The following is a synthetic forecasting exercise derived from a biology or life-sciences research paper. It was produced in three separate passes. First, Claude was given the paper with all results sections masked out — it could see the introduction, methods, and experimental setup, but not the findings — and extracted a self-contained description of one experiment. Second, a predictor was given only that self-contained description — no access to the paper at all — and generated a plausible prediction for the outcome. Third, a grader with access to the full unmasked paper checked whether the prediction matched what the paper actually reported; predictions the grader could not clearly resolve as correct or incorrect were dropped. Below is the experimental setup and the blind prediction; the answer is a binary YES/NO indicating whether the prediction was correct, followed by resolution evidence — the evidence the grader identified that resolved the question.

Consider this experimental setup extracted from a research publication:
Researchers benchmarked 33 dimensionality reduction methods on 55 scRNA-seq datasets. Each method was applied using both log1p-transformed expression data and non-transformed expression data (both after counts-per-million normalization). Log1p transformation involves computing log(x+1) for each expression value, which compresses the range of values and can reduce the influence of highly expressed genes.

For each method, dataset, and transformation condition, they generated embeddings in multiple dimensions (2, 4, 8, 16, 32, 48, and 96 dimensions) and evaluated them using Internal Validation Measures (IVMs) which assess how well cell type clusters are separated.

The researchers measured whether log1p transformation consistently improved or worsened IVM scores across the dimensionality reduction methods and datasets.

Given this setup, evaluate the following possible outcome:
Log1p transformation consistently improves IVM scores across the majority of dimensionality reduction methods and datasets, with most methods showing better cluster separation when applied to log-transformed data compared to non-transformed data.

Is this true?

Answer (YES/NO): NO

┄┄┄┄┄┄

Work instruction. Write the lines out exactly, from the one with "Researchers benchmarked 33" down to the last line of the listing, and leave out all others.

Task result.
Researchers benchmarked 33 dimensionality reduction methods on 55 scRNA-seq datasets. Each method was applied using both log1p-transformed expression data and non-transformed expression data (both after counts-per-million normalization). Log1p transformation involves computing log(x+1) for each expression value, which compresses the range of values and can reduce the influence of highly expressed genes.

For each method, dataset, and transformation condition, they generated embeddings in multiple dimensions (2, 4, 8, 16, 32, 48, and 96 dimensions) and evaluated them using Internal Validation Measures (IVMs) which assess how well cell type clusters are separated.

The researchers measured whether log1p transformation consistently improved or worsened IVM scores across the dimensionality reduction methods and datasets.

Given this setup, evaluate the following possible outcome:
Log1p transformation consistently improves IVM scores across the majority of dimensionality reduction methods and datasets, with most methods showing better cluster separation when applied to log-transformed data compared to non-transformed data.

Is this true?

Answer (YES/NO): NO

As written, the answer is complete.